(What to produce):
Below are some entries. Count the lines where "States" appears and state only that number.

(Extracted records)
···
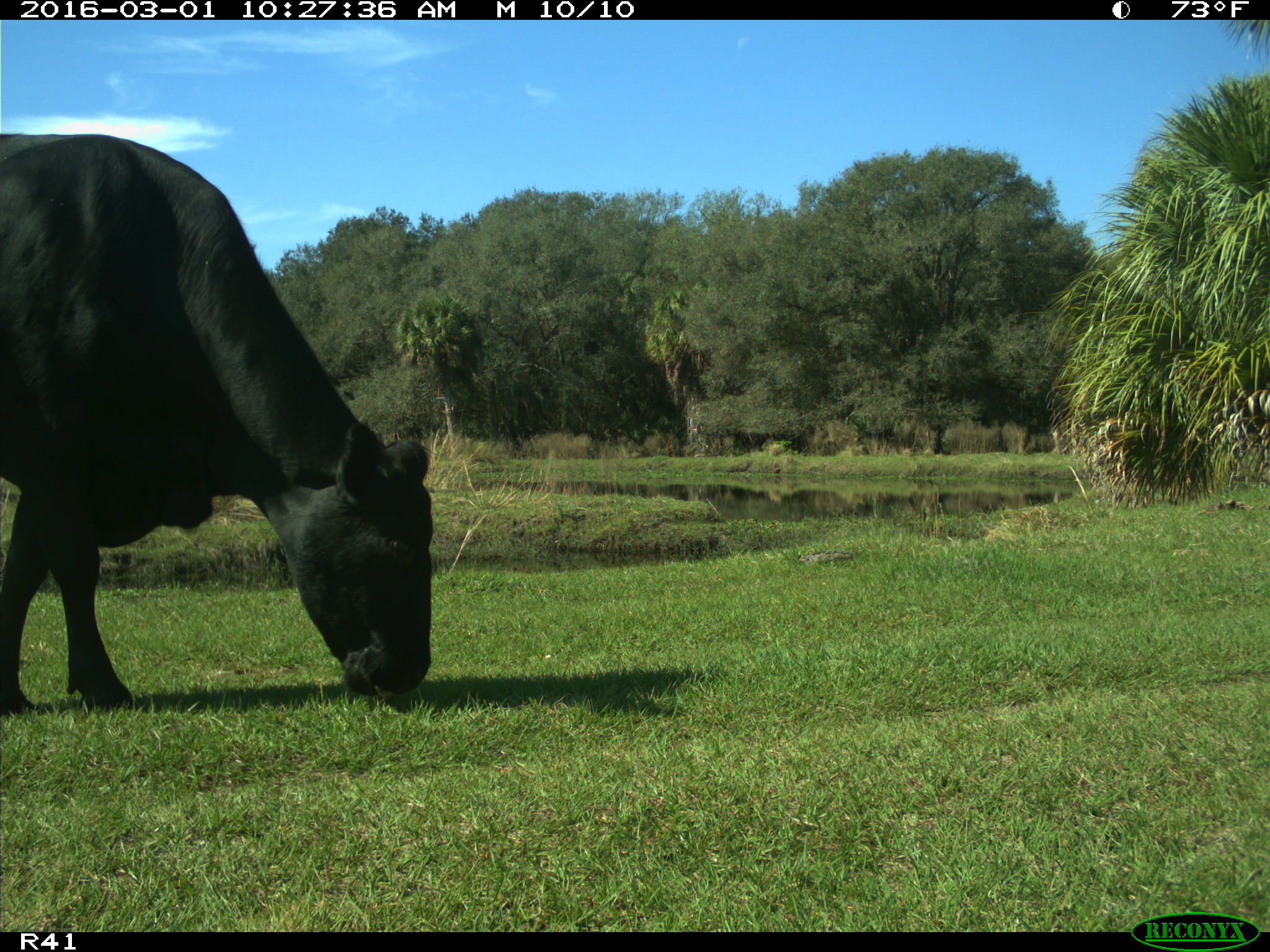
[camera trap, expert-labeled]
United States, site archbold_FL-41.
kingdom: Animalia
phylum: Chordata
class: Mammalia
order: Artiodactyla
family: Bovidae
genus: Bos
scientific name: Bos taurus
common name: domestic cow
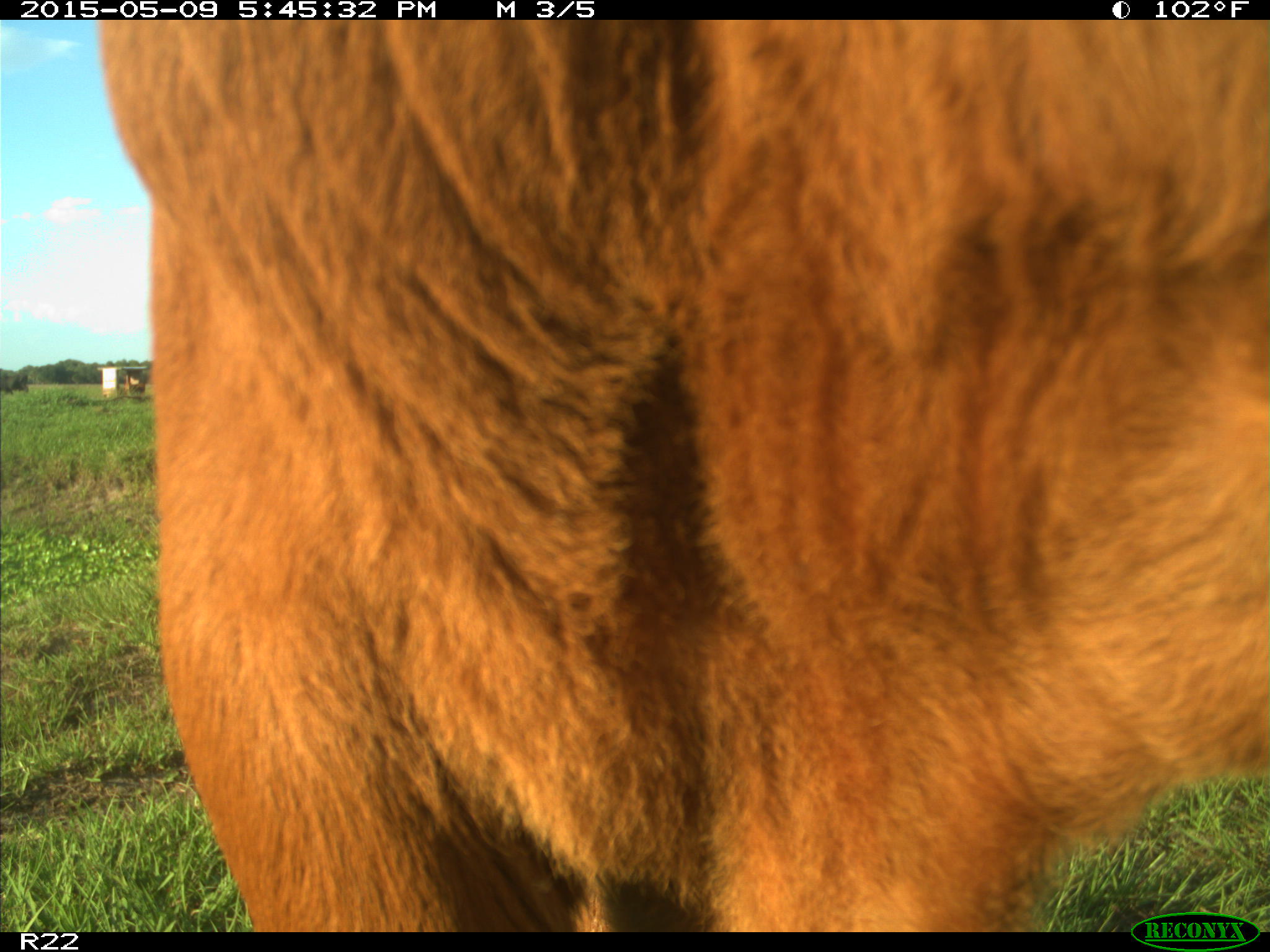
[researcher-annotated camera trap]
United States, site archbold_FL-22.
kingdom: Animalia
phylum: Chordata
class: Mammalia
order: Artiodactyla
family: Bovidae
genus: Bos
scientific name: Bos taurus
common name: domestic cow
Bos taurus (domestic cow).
···
(Answer below):
2